Education· Last updated April 6, 2026

Build CCPA-Compliant Data Pipelines for SaaS Platforms with GlobalShield API

Learn how to build CCPA-compliant data pipelines that detect, redact, and handle California consumer PII using GlobalShield API in Python. Covers opt-out flows and data deletion.

Build CCPA-Compliant Data Pipelines for SaaS Platforms with GlobalShield API

California's Consumer Privacy Act (CCPA) and its amendment, CPRA, give California residents four core rights: the right to know what personal data you collect, the right to delete it, the right to opt out of its sale, and the right to non-discrimination for exercising those rights.

For SaaS companies, these aren't just legal obligations — they're engineering requirements. Handling a deletion request means knowing exactly where that user's PII lives across your databases, logs, and data pipelines. Most teams don't have that visibility until a request arrives.

This guide shows how to build CCPA-compliant data pipelines using the GlobalShield API — automating PII detection, tagging, redaction, and deletion tracking across your entire data stack.

What CCPA Requires in Practice

The California Privacy Protection Agency (CPPA) reached a $2.75 million settlement in early 2026 — the largest to date — against a streaming company for failing to honor opt-out requests within the required 15-day window.

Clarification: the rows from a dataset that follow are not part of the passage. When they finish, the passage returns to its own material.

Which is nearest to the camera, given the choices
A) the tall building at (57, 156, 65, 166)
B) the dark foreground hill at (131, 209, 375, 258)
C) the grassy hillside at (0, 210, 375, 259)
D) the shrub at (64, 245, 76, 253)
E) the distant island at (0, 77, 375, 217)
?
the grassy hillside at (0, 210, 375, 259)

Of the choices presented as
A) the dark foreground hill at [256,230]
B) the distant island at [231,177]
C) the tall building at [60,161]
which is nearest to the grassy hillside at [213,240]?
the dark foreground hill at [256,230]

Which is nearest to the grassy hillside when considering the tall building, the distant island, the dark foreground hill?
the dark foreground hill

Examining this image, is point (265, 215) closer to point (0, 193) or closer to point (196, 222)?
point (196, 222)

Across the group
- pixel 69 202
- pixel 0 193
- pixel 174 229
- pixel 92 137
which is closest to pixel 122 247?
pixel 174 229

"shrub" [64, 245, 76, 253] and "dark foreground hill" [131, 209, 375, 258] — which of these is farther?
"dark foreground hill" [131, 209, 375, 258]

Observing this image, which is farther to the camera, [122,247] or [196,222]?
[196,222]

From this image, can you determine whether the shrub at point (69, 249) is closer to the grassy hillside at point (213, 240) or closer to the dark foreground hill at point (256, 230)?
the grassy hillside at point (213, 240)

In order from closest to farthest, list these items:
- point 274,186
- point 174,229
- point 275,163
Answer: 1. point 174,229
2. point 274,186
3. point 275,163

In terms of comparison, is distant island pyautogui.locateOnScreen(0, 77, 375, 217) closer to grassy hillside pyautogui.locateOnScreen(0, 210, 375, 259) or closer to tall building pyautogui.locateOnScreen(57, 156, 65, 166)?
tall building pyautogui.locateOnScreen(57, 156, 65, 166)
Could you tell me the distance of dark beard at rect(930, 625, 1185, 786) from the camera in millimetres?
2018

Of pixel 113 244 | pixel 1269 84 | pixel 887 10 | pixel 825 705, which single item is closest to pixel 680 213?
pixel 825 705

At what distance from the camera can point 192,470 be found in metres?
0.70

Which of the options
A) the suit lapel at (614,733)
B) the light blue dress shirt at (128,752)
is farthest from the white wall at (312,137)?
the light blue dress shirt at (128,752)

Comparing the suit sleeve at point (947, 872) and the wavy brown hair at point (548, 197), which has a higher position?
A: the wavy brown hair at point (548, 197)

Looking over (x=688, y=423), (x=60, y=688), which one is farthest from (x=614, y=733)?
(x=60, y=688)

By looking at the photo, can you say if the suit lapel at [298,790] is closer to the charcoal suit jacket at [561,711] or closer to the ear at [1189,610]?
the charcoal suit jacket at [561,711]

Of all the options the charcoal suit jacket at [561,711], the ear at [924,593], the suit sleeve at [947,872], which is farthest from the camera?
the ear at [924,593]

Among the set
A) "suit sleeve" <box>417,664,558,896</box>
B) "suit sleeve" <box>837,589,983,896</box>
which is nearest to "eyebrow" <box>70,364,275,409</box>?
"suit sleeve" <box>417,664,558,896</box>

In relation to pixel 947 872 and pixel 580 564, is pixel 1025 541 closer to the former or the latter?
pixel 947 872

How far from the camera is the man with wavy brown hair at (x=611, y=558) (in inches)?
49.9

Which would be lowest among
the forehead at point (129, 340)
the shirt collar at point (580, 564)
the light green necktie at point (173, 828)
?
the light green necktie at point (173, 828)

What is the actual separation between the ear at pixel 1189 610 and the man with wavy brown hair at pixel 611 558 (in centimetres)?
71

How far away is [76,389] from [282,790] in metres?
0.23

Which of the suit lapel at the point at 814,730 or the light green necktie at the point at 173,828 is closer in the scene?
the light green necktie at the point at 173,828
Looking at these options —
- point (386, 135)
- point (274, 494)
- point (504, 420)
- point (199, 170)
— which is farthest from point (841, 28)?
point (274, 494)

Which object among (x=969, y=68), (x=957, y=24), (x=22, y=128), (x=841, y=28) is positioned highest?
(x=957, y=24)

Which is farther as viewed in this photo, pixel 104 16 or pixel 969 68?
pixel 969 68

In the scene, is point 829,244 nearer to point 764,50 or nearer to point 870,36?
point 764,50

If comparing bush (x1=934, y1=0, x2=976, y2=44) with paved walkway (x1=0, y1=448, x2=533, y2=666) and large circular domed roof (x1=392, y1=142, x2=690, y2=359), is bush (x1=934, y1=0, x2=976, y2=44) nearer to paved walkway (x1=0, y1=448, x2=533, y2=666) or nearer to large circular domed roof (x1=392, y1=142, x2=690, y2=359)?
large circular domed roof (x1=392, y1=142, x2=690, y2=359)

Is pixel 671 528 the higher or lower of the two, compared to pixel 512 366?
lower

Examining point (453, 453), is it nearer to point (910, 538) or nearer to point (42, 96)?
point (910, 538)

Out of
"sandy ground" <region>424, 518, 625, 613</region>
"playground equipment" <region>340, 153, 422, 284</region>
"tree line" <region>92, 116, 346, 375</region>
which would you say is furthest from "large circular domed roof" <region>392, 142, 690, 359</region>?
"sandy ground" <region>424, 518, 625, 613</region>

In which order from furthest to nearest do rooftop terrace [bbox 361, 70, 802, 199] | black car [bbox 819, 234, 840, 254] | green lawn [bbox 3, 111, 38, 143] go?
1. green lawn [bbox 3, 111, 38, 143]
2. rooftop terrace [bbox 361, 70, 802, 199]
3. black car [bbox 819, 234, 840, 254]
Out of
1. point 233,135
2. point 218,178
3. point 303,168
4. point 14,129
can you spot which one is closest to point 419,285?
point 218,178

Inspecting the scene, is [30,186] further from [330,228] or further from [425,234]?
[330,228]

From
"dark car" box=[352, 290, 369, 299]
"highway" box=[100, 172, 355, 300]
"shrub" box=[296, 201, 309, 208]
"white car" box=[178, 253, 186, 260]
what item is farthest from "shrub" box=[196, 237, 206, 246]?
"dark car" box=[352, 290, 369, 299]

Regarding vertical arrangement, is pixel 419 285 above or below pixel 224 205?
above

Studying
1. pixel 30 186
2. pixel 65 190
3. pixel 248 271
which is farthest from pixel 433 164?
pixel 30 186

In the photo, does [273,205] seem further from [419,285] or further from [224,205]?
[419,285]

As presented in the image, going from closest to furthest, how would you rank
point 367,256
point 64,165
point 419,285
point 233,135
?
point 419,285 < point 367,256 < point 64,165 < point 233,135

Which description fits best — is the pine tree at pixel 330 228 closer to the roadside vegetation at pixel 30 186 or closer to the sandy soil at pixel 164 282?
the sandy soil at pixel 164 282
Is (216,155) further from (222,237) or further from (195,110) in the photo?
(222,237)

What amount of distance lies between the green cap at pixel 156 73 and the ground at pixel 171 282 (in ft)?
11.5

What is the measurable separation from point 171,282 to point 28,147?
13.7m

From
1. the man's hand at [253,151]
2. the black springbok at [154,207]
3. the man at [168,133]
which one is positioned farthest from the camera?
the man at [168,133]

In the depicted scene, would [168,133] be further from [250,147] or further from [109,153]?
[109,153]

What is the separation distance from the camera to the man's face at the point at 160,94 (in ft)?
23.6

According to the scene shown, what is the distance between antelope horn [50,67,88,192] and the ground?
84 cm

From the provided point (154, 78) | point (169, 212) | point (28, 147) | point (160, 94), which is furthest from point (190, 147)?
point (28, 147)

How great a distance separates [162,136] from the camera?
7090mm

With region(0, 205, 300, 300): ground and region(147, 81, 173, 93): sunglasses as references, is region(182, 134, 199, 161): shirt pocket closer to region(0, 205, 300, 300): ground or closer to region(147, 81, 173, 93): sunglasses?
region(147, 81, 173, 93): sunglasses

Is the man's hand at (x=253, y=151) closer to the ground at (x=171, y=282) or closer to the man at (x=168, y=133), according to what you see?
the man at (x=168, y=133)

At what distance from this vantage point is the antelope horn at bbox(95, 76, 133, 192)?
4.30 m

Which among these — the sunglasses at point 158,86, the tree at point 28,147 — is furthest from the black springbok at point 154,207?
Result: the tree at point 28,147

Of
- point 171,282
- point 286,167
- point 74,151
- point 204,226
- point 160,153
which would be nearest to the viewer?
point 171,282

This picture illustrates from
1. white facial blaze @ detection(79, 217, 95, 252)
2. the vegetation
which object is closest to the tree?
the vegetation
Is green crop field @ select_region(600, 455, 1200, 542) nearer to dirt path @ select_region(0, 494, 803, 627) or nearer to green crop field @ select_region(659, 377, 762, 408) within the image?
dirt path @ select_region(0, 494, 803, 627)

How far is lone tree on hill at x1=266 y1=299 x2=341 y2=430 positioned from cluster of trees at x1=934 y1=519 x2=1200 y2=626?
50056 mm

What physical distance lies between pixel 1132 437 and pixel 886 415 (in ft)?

The technical requirements that trip up most SaaS teams:

  1. Data inventory: Know every place California resident PII is stored
  2. Deletion within 45 days: Fulfill verified deletion requests across all systems
  3. Opt-out propagation: Stop selling/sharing data within 15 business days
  4. Audit trail: Prove compliance with timestamped records

GlobalShield automates step one (finding PII) and integrates with your existing deletion workflows.

Step 1: Setup

pip install requests pandas python-dotenv
import os
import json
import hashlib
import requests
from datetime import datetime
from dotenv import load_dotenv
 
load_dotenv()
 
GLOBALSHIELD_KEY = os.getenv("YOUR_API_KEY")
GLOBALSHIELD_BASE = "https://apivult.com/api/globalshield"
 
HEADERS = {
    "X-RapidAPI-Key": GLOBALSHIELD_KEY,
    "Content-Type": "application/json"
}

Step 2: PII Detection Across Data Sources

def scan_text_for_pii(text: str, source_label: str) -> dict:
    """
    Scan arbitrary text for California-regulated PII categories.
    CCPA covers: name, email, phone, SSN, driver's license,
    financial account numbers, IP address, biometrics, geolocation.
    """
    payload = {
        "text": text,
        "regulations": ["CCPA", "CPRA"],
        "detection": {
            "categories": [
                "name", "email", "phone", "ssn", "drivers_license",
                "financial_account", "ip_address", "geolocation",
                "precise_geolocation", "biometric_identifier"
            ],
            "confidence_threshold": 0.85,
            "include_context": True
        },
        "metadata": {
            "source": source_label,
            "scanned_at": datetime.utcnow().isoformat()
        }
    }
 
    resp = requests.post(
        f"{GLOBALSHIELD_BASE}/detect",
        json=payload,
        headers=HEADERS
    )
    resp.raise_for_status()
    return resp.json()["data"]
 
 
def scan_database_export(records: list[dict], source_label: str) -> list[dict]:
    """Scan a batch of database records for PII."""
    flagged = []
 
    for record in records:
        # Combine all text fields into one blob for scanning
        text_blob = " | ".join(
            str(v) for v in record.values() if v is not None
        )
        scan = scan_text_for_pii(text_blob, source_label)
 
        if scan["pii_detected"]:
            flagged.append({
                "record_id": record.get("id", "unknown"),
                "source": source_label,
                "pii_categories": scan["detected_categories"],
                "risk_level": scan["risk_level"],
                "entities": scan["entities"]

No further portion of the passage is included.